The DLNR is conducting its annual trail and campground maintenance and repair. A trail closed sign will be posted at the Waipio valley lookout.
“We appreciate the public’s patience and understanding as we work to ensure the safety of the trail,” said William J. Aila, Jr., DLNR chairperson, in a media release issued on Tuesday. The DLNR says work will include tree removal, spraying herbicide to keep down vegetation along the trail.
The 9-mile Muliwai trail is accessed through Waipio Valley, zigzagging up the western wall of the valley, climbing approximately 1,200 feet to the plateau. It then leads across the plateau area to Waimanu, crossing 12 gulches that are up to 500 feet deep, then descends another 1,200 feet into Waimanu Valley.
It takes an estimated 7 hours to hike the 11 miles to and from Waimanu Valley.
The Na Ala Hele website has more on the trail:
Directions: Highway 240 leads off Highway 19 at Honoka`a to the eastern edge of Waipio Valley. A steep, four wheel drive road extends from the lookout down into the valley. Upon reaching the valley floor, take the road to the right, then follow the beach to Wailoa Stream. The road ends at the stream. Ford the stream and follow the horse trail on the dunes to the west side of Waipio Valley and the beginning of the trail.
Water is available from streams, but purify before drinking. Trail and Waimanu Valley are year-round game mammal hunting areas; wear bright colored clothing. Camping: Reservations for permits may be obtained for the nine campsites by contacting Hawaii District State Division of Forestry & Wildlife not earlier than one month in advance.

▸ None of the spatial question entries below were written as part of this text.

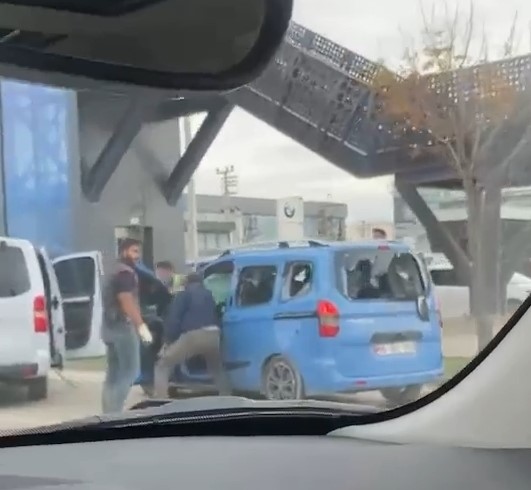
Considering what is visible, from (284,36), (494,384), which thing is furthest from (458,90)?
(284,36)

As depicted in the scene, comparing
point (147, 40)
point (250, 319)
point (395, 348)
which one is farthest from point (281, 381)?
point (147, 40)

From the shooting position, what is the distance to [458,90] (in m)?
2.47

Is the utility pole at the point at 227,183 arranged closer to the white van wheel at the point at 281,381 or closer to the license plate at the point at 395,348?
the white van wheel at the point at 281,381

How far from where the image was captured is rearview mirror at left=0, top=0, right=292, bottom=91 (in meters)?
1.59

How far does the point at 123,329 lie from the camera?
2652mm

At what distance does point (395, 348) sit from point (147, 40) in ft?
4.16

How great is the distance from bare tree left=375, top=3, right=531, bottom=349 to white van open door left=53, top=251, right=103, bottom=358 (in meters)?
0.94

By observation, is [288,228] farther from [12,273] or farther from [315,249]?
[12,273]

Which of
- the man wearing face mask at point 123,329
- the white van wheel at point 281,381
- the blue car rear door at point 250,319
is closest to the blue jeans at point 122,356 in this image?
the man wearing face mask at point 123,329

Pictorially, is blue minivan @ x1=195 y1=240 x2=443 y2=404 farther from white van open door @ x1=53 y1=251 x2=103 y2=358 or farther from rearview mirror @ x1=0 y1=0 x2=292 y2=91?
rearview mirror @ x1=0 y1=0 x2=292 y2=91

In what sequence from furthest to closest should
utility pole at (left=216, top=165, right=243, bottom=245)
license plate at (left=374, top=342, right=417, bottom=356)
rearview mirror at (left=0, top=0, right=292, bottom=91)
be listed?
utility pole at (left=216, top=165, right=243, bottom=245), license plate at (left=374, top=342, right=417, bottom=356), rearview mirror at (left=0, top=0, right=292, bottom=91)

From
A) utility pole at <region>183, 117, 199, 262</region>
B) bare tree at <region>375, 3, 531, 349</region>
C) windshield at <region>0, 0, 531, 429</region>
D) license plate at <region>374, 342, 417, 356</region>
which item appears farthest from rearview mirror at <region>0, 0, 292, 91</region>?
license plate at <region>374, 342, 417, 356</region>

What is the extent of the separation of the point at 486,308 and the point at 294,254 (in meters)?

Do not use any trail or access road that is not delineated by name and color and that may also be displayed on these maps. The marked features are managed for public recreational use. Other trails or roads that branch off from the public features may be on private property, and are not managed for any public recreational use. Access is subject to adjacent landowner approval, and if used without authorization, you will be trespassing and possibly putting yourself at risk.